As per [A74], the `XdsDependencyManager` is responsible for recursively
expanding the dependency tree of xDS resources into a cohesive
representation of the complete xDS configuration for the gRPC client.
As part of this proposal, when the `XdsDependencyManager` sees a parsed
CDS resource that represents an Aggregate Resource cluster, it will
start a watch for the specified `ClusterConfig` resource.
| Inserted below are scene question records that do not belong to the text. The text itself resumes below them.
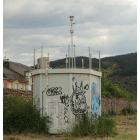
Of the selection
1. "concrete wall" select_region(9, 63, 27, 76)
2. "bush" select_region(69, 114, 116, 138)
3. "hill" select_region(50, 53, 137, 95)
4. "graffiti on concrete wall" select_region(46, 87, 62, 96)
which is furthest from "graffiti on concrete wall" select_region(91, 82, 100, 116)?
"concrete wall" select_region(9, 63, 27, 76)

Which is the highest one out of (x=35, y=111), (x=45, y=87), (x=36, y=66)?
(x=36, y=66)

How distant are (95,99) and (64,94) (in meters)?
2.09

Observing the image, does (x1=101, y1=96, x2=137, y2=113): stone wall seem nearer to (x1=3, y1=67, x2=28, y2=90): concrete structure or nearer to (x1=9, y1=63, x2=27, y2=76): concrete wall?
(x1=3, y1=67, x2=28, y2=90): concrete structure

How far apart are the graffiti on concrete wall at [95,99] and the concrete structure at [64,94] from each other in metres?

When it
receives the `ClusterConfig` resource, it will then continue processing
the same way that it would have if the parsed CDS resource had
represented a normal Aggregate cluster.

Note that the resulting `XdsConfig` struct generated by the
`XdsDependencyManager` should not require any changes, since it already
includes the list of leaf clusters for each aggregate cluster.

### Temporary environment variable protection

Support for the new `AggregateClusterResource` cluster type in CDS will
be guarded by the `GRPC_EXPERIMENTAL_XDS_AGGREGATE_CLUSTER_RESOURCE`
env var. The env var guard will be removed when this feature passes
interop testing.

## Rationale

We considered a few options involving shoehoring Logical DNS
functionality into EDS to leverage the existing prioritization mechanism
in EDS. However, that seemed like a poor fit, since EDS is really
intended to be a name service itself, not to forward to DNS.

## Implementation

Will be implemented in C-core, Java, Go, and Node.